• _BRIEF_:
In the data below, how many lines contain the word "between"? Reply with the number alone.

begin DATASET

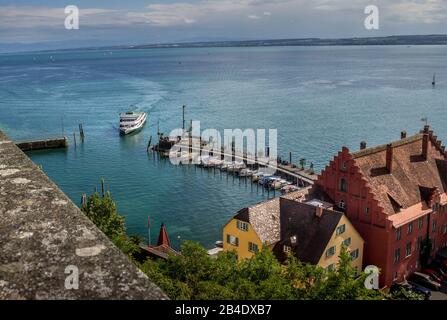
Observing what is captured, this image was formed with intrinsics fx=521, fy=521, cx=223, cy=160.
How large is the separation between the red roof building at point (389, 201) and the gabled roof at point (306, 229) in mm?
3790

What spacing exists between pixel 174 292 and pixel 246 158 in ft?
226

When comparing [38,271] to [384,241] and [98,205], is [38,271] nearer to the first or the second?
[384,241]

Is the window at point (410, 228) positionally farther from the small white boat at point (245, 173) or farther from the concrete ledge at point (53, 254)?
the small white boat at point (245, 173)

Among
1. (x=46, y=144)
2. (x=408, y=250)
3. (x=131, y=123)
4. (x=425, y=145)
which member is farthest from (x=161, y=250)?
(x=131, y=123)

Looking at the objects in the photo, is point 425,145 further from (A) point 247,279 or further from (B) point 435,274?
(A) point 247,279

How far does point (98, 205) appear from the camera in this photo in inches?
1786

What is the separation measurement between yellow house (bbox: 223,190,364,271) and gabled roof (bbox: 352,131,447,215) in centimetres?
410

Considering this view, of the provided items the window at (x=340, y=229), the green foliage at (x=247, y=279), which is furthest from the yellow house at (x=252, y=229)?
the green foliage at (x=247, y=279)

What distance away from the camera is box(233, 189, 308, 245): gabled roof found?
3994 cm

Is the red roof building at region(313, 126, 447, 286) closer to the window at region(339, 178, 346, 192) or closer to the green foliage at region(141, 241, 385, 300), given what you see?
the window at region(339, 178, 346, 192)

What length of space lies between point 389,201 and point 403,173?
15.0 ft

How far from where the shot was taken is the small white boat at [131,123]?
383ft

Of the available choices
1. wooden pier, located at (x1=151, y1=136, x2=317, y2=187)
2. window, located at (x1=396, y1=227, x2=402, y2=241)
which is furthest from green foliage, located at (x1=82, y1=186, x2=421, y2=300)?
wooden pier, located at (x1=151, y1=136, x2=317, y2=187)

end DATASET
begin DATASET

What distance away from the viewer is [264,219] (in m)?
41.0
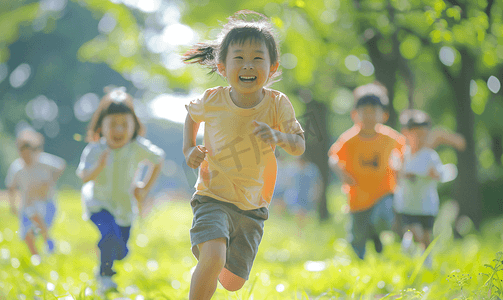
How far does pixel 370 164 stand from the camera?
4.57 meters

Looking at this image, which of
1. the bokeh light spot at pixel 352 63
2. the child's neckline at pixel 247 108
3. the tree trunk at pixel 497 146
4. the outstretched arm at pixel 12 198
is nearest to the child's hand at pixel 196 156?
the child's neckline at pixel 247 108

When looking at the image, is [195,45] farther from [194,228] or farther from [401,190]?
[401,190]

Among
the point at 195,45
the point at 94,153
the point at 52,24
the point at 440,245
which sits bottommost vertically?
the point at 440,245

end DATASET

• _FINAL RESULT_:
4